Director: Michael Winterbottom
Features: Steve Coogan, Rob Brydon
Steve is asked to review restaurants for the UK's Observer and is joined on a working road trip by his friend who fills in at the last minute when Coogan's romantic relationship falls apart. This was the premise for the first season where they visits places in North of England. In the second season they are visiting Italy, from Liguria to Capri, following the footsteps of the great Romantic poets.
Steve Coogan and Rob Brydon plays fictionalized versions of themselves by exaggerating aspects of their real selves with some fictional inner turmoil added in. In the first season Steve Coogan's falling relationship with his girlfriend, who was supposed to be in the trip with him, was the overarching theme. In the second season focus on a personal level is more on Rob with him being involved in a fling with a girl they meet during the trip and also trying out an audition for a role in a Michael Mann film, which makes Steve slightly jealous of him. He is supposed to play the role of an Italian mob accountant which brings out all the impersonations based on Godfather from both of them.
Both the seasons were edited to bring out films of them and my first experience of 'The Trip' was through the film with the same name out of the first season. I saw the TV episodes after that and haven't yet seen the film made out of the second season and I guess I will catch up on it after a while only. I thought the first film was better than the first season's TV episodes with the personal story of Steve coming across better with a very powerful ending which conveys his loneliness. On TV it felt a bit inconsistent with each episode dedicating what felt to be a premeditated time for Steve's troubles. This kind of feel was less for the second season and so I don't think there will be much difference between the film and TV season.

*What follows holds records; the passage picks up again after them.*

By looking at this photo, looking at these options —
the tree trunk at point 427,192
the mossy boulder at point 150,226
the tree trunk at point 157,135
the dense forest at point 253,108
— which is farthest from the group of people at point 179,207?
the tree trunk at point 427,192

The two seasons comprises of six episodes each.
What you get with 'The Trip' is two friends who wants to make it seem as if they can't stand each other and are jealous of each other in some sort of way. Steve Coogan is of course the more successful of the two but he holds resentment for being not that successful in his film career. He looks down upon Rob Brydon' material and is on the whole quite condescending to him. There are plenty of references and impersonations all of which you might not be able to get. The most recurring ones are Michael Caine, latter years Al Pacino, Brando from Godfather and other usual suspects from Britain like Sean Connery, Jimmy Saville, Pierce Brosnan, Roger Moore etc. It is a very unconventional comedy that is quintessentially British, also playing up their modern relationship with America which is essentially a combination of condescension and inferiority complex. It is great watch and I am also a fan of Michael Winterbottom, which I don't know whether is a precondition to love the show. Along with 'The Trip, my favorite works of his are '24 Hour Party People' and 'The Killer Inside Me'.